# Mahindra 3525 Wiring Problems



## bckoon14 (Apr 25, 2016)

Hi everyone I am new here.:hello: I have recently acquired a Mahindra 3525 DI that has some problems in the wiring. It will crank and run fine but I have no lights, horn, blinkers etc... Does anyone have the wiring diagrams/schematics they wouldn't mind sharing? I would like to get this straightened out. Any help would be greatly appreciated.:worthy:

Thanks,
Clint


----------



## HarveyW (Sep 15, 2014)

Hello Clint,

Good to have you visit the forum again.

Have you checked fuses? Use an ohmmeter to double check. Check ground connections everywhere, especially on the instrument cluster.

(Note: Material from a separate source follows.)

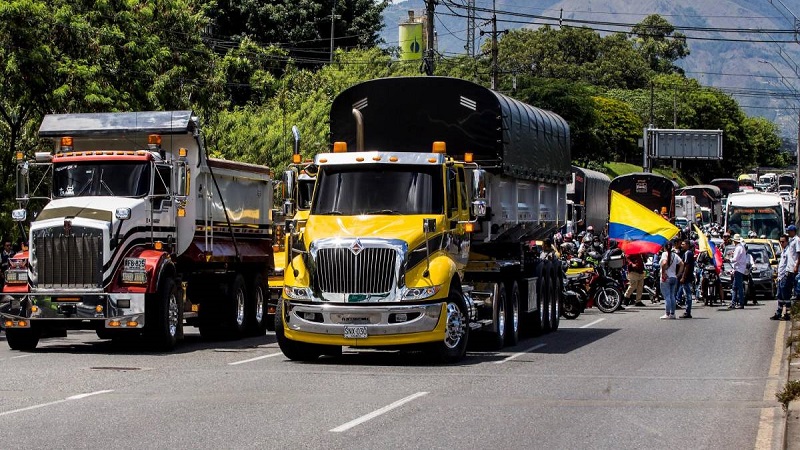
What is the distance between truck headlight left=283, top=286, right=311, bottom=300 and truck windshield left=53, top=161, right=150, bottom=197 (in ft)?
14.2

There is a wiring diagram in the rear of the owners manual. If you don't have a manual, you can get one (on CD) on the internet for about $55.


----------



## bckoon14 (Apr 25, 2016)

Thanks for the reply - I don't have an owners manual with it. Previous owner did some "rewiring" on it and I don't know what is what. I suspect some of the safety sensors could be jumped out. Also it will start when you turn the key clockwise or ccw. I don't actually own the tractor. It was left to my cousin by his father in law when he passed a couple of years back and I am trying to help him get in better working condition. In return he lets me use it from time to time.


----------